→ GIVEN INSTRUCTION A: In the 2022 mortgage rate forecast article, by what percentage does the MBA expect refinance loan originations to fall next year compared with 2021?
──────── SELECTED PASSAGE
The Freddie Mac statement above is just one of several mortgage rate forecasts for 2022 predicting a rise in borrowing costs. This could have a cooling effect on some housing markets across the country, especially the pricier ones where many buyers are already getting squeezed out.
MBA Forecast: 30-Year Loans Reach 4% by End of 2022
As mentioned earlier, the Mortgage Bankers Association predicted the average rate for a 30-year fixed home loan would rise to 4% by the end of 2022. That would be quite a bit higher than where we are right now (3.05%), during the third week of October.
To quote the October 17th MBA report:
“MBA’s baseline forecast is for mortgage rates to rise, with the 30-year, fixed-rate mortgage expected to end 2021 at 3.1% before increasing to 4.0% by the end of 2022.”
In addition to a rise in borrowing costs, the MBA mortgage rate forecast for 2022 predicts a major decline in home refinancing activity.
They expect refinance loan originations to decrease by 62% next year, compared to 2021. The industry group estimated that refinancing originations will total $2.26 trillion in 2021, followed by $860 billion in 2022.
This prediction goes hand-in-hand with their mortgage rate forecast for 2022. When home loan borrowing costs rise, refinancing activity tends to decline. Higher interest rates would mean that fewer homeowners could benefit from a refi. In other words, it reduces the number of refinancing candidates.
More Purchase Loan Originations Next Year?
The one aspect of this forecast that doesn’t seem to make sense has to do with purchase loans (used by home buyers).
MBA predicted that purchase mortgage originations would increase by 9% in 2022, hitting a new record of $1.73 trillion. That seems counterintuitive, given the steep rise in home prices that has frustrated many buyers.
In support of this outlook, they pointed to “robust homebuyer demand from millennial households, households seeking more space, and still-low mortgage rates.”
Granted, this is a mortgage forecast — not a certainty. It’s an informed outlook based on current trends within the housing market and economy. There’s no way to predict future mortgage trends with complete accuracy. But the general consensus among the MBA and other forecasters is that borrowing costs will rise to some degree as we move into 2022.
According to Mike Fratantoni, Chief Economist for the MBA:
“Mortgage lenders and borrowers should expect rising mortgage rates over the next year, as stronger economic growth pushes Treasury yields higher.”
This isn’t the only trend borrowers should keep an eye on. Recent forecasts suggest that house values will continue to climb into next year as well.
Rising Prices an Additional Concern for Buyers
Rising home prices are another concern for buyers across the U.S. According to Zillow, home values in the U.S. rose by more than 18% over the past 12 months. That’s miles above the historical averages going back 30 or 40 years.
Many forecasters predict that prices could rise more slowly in 2022 than they have over the past year. That would be a welcome change, from an overall housing and economic standpoint. But in most U.S. cities, home values will almost certainly continue to climb — to some degree — over the coming months.
Add in the 2022 mortgage rate forecasts that predict higher borrowing costs, and you could make a strong argument for buying a home sooner rather later. Those who postpone their purchases might pay a price for it. Literally.
Disclaimer: This article contains forward-looking views regarding mortgage and housing market trends. Such predictions are the equivalent of an informed opinion and should be treated as such. The Home Buying Institute makes no claims about future housing or economic conditions and trends.
────────────────
→ GIVEN INSTRUCTION B: Please count the lines of the records below that contain the string "meters", treating uppercase and lowercase as different, and reply with the number alone.
──────── INPUT FOR THIS TASK
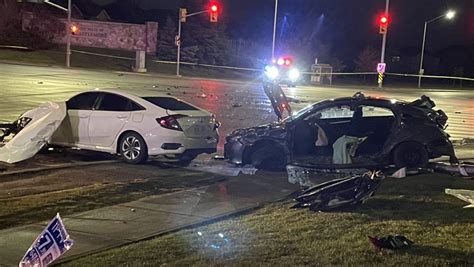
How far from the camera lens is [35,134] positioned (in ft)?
39.9

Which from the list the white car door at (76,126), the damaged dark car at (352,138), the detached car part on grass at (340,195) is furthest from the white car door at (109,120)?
the detached car part on grass at (340,195)

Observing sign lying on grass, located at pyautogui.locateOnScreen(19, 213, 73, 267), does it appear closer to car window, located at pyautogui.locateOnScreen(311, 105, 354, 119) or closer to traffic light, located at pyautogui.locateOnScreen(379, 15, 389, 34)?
car window, located at pyautogui.locateOnScreen(311, 105, 354, 119)

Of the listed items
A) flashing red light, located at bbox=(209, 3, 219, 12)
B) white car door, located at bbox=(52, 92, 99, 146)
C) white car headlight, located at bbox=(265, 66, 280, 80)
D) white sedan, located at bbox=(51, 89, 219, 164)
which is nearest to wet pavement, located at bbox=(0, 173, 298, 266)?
white sedan, located at bbox=(51, 89, 219, 164)

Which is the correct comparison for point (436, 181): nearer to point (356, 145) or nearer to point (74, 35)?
point (356, 145)

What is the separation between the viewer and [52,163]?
12344mm

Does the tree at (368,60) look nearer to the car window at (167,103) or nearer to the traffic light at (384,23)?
the traffic light at (384,23)

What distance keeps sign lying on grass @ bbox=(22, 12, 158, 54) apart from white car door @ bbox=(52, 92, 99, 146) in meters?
61.0

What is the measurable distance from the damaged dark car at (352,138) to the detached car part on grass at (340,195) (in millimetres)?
2807

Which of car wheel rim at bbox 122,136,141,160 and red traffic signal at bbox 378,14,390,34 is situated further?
red traffic signal at bbox 378,14,390,34

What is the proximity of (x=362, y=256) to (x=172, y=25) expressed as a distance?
82707 mm

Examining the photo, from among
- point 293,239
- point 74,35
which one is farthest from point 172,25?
point 293,239

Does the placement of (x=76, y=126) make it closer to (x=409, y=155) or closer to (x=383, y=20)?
(x=409, y=155)

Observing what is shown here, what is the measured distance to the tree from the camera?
98312 mm

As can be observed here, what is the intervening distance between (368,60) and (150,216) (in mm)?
93514
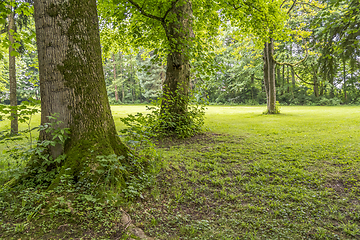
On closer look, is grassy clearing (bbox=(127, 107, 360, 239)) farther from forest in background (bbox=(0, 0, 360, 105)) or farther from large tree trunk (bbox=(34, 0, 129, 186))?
forest in background (bbox=(0, 0, 360, 105))

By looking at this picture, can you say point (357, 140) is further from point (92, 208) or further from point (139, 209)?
point (92, 208)

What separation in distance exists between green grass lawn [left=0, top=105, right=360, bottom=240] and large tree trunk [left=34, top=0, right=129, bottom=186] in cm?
104

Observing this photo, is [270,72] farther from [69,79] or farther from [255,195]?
[69,79]

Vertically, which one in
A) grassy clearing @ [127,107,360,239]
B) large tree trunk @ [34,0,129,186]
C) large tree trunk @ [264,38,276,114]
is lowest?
grassy clearing @ [127,107,360,239]

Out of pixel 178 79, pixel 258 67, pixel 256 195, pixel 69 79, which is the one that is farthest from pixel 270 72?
pixel 258 67

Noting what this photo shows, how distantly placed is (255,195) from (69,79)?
10.8 ft

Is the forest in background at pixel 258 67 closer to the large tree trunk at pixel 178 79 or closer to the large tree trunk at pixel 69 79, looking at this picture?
the large tree trunk at pixel 178 79

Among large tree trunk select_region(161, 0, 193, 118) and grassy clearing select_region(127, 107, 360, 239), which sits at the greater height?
large tree trunk select_region(161, 0, 193, 118)

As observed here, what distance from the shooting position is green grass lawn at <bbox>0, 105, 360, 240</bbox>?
237 cm

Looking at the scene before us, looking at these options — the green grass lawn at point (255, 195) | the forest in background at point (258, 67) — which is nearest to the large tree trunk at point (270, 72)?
the forest in background at point (258, 67)

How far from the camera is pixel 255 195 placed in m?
3.18

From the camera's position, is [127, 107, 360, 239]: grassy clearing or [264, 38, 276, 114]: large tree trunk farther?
[264, 38, 276, 114]: large tree trunk

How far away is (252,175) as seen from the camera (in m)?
3.95

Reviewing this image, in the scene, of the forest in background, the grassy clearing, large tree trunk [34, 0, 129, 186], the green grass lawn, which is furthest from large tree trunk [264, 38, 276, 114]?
large tree trunk [34, 0, 129, 186]
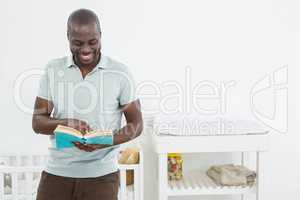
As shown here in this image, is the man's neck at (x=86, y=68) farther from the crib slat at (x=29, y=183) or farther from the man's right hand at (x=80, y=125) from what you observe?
the crib slat at (x=29, y=183)

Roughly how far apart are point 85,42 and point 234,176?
113 centimetres

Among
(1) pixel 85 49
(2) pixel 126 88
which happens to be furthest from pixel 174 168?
(1) pixel 85 49

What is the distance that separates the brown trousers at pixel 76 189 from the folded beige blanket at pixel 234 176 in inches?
34.7

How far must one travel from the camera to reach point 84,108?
134 cm

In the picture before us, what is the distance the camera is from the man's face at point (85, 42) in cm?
130

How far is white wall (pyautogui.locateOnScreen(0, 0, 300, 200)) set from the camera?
2.28 meters

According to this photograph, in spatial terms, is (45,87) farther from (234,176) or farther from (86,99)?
(234,176)

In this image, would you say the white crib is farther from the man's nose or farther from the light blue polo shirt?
the man's nose

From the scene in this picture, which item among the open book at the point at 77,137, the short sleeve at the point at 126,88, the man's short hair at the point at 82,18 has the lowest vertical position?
the open book at the point at 77,137

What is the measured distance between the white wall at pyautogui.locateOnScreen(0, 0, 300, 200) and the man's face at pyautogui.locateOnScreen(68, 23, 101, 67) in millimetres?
990

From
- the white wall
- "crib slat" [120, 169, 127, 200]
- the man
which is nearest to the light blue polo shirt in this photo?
the man

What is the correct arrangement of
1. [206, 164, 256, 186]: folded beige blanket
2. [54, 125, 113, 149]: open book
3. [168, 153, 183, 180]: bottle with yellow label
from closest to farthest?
[54, 125, 113, 149]: open book < [206, 164, 256, 186]: folded beige blanket < [168, 153, 183, 180]: bottle with yellow label

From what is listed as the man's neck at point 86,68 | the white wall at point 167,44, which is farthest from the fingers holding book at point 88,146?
the white wall at point 167,44

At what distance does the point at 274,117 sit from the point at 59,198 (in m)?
1.50
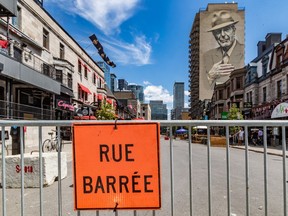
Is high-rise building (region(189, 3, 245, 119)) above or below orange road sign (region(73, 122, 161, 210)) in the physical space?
above

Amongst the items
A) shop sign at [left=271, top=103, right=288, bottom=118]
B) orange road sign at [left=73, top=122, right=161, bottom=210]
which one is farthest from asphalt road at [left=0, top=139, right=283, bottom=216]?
shop sign at [left=271, top=103, right=288, bottom=118]

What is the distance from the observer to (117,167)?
283cm

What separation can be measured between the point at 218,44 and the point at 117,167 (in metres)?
98.5

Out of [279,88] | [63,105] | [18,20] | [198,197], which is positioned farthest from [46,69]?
[279,88]

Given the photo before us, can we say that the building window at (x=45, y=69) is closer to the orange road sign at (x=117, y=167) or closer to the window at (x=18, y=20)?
the window at (x=18, y=20)

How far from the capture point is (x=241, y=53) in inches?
3634

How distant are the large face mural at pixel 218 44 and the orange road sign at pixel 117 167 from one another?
94.0m

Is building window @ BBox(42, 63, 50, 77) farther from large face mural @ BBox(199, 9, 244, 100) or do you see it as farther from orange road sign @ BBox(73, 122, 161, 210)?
large face mural @ BBox(199, 9, 244, 100)

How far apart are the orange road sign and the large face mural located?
94.0m

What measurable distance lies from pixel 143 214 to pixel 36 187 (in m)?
3.54

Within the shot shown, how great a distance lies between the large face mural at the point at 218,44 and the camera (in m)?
92.7

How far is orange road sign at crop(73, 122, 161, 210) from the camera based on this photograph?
2.83m

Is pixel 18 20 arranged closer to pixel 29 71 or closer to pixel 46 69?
pixel 46 69

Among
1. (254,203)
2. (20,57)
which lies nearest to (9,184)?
(254,203)
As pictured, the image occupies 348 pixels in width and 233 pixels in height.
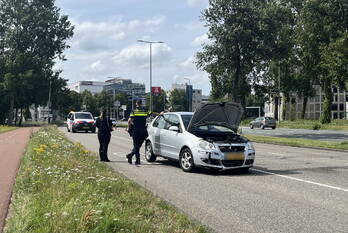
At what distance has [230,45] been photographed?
87.7ft

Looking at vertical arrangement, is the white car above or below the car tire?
above

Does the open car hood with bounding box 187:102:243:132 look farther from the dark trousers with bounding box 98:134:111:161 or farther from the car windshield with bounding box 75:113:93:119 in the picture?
the car windshield with bounding box 75:113:93:119

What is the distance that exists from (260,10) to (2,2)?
128 ft

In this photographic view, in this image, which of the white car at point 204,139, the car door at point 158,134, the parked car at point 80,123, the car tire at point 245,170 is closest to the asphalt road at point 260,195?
the car tire at point 245,170

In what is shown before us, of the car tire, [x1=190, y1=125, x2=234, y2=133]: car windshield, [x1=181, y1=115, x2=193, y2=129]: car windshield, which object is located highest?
[x1=181, y1=115, x2=193, y2=129]: car windshield

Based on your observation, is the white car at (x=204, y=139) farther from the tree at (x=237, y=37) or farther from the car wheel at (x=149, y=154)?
the tree at (x=237, y=37)

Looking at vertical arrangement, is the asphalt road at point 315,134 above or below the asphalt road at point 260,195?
below

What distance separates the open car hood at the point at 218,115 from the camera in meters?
11.0

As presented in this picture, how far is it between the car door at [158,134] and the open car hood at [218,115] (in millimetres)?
1423

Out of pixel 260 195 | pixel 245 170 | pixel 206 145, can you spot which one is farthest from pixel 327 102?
pixel 260 195

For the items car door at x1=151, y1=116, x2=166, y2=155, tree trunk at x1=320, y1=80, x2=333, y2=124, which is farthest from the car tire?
tree trunk at x1=320, y1=80, x2=333, y2=124

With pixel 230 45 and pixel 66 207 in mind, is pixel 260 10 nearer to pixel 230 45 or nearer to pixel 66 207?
pixel 230 45

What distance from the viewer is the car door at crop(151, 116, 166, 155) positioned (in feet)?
39.9

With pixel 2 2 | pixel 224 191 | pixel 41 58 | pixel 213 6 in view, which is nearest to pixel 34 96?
pixel 41 58
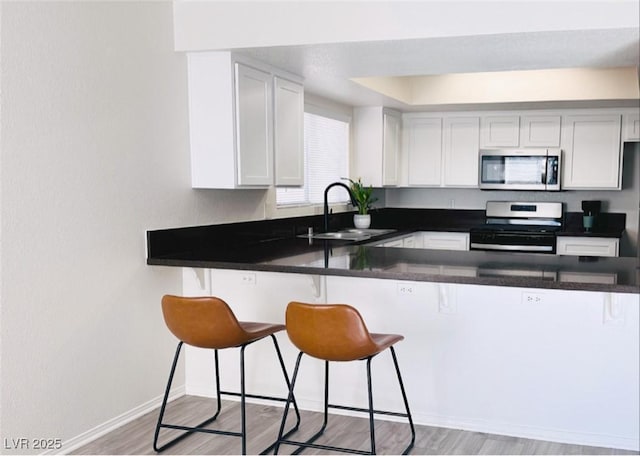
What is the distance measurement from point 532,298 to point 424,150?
3.67 m

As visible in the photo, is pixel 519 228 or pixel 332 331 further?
pixel 519 228

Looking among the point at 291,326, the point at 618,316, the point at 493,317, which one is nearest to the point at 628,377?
the point at 618,316

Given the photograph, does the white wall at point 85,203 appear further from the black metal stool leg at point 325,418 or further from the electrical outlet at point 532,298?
the electrical outlet at point 532,298

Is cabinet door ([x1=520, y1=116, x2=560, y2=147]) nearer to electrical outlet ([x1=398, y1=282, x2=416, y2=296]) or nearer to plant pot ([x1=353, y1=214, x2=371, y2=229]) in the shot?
plant pot ([x1=353, y1=214, x2=371, y2=229])

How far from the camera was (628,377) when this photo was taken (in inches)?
124

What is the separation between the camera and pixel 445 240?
6.55 metres

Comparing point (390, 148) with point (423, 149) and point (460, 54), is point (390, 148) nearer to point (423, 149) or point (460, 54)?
point (423, 149)

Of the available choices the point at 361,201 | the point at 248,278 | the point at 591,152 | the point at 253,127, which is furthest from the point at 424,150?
the point at 248,278

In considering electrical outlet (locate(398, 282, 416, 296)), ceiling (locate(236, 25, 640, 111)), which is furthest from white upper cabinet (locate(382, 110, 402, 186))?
electrical outlet (locate(398, 282, 416, 296))

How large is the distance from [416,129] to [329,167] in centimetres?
135

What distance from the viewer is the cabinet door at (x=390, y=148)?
6.29m

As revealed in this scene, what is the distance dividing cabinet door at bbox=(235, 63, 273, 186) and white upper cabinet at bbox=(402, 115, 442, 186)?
2.81 m

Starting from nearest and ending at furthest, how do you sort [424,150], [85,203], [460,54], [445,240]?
[85,203] < [460,54] < [445,240] < [424,150]

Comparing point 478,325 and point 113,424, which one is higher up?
point 478,325
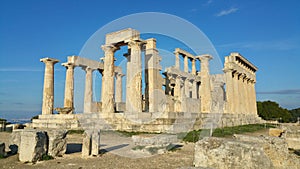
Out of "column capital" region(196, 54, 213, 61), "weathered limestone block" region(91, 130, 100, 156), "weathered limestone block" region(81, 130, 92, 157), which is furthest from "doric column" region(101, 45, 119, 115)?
"weathered limestone block" region(81, 130, 92, 157)

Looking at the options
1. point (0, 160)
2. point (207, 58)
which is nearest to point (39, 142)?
point (0, 160)

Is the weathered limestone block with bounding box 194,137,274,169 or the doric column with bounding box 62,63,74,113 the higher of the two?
the doric column with bounding box 62,63,74,113

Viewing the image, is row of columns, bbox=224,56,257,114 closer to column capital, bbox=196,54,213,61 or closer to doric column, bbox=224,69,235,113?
doric column, bbox=224,69,235,113

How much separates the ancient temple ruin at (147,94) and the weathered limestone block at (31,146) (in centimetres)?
804

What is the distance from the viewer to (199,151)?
4.75 m

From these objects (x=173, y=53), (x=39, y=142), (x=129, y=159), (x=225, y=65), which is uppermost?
(x=173, y=53)

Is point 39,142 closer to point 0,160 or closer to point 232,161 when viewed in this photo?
point 0,160

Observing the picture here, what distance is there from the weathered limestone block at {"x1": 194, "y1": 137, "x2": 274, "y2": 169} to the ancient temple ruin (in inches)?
373

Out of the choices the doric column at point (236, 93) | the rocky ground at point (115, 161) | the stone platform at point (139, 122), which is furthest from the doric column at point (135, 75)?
the doric column at point (236, 93)

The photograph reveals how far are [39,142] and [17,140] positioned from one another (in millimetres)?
2453

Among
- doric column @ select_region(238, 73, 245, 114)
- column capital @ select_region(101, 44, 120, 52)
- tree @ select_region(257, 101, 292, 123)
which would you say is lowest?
tree @ select_region(257, 101, 292, 123)

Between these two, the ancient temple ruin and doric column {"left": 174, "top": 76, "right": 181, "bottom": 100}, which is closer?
the ancient temple ruin

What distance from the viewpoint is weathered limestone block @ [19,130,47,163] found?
280 inches

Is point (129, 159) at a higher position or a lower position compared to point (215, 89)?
lower
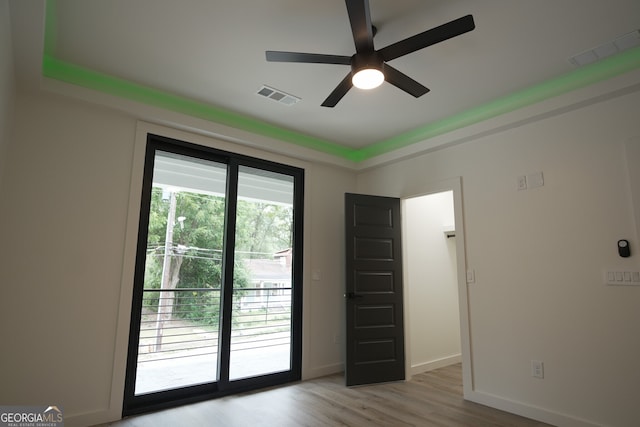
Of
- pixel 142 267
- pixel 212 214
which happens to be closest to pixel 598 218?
pixel 212 214

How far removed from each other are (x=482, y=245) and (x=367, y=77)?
208 centimetres

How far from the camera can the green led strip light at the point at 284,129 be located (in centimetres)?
267

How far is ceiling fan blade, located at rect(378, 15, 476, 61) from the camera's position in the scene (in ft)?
6.02

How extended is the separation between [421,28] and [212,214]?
2.51 metres

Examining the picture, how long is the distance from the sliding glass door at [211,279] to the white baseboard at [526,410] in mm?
1851

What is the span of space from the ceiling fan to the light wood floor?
8.35 ft

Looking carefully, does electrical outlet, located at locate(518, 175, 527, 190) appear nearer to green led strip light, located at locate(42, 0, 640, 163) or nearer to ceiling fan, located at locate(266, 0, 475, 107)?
green led strip light, located at locate(42, 0, 640, 163)

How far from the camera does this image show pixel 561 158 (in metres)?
2.99

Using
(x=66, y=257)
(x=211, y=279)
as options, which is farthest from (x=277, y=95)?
────────────────
→ FULL SOLUTION A: 62%

→ FULL SOLUTION B: 3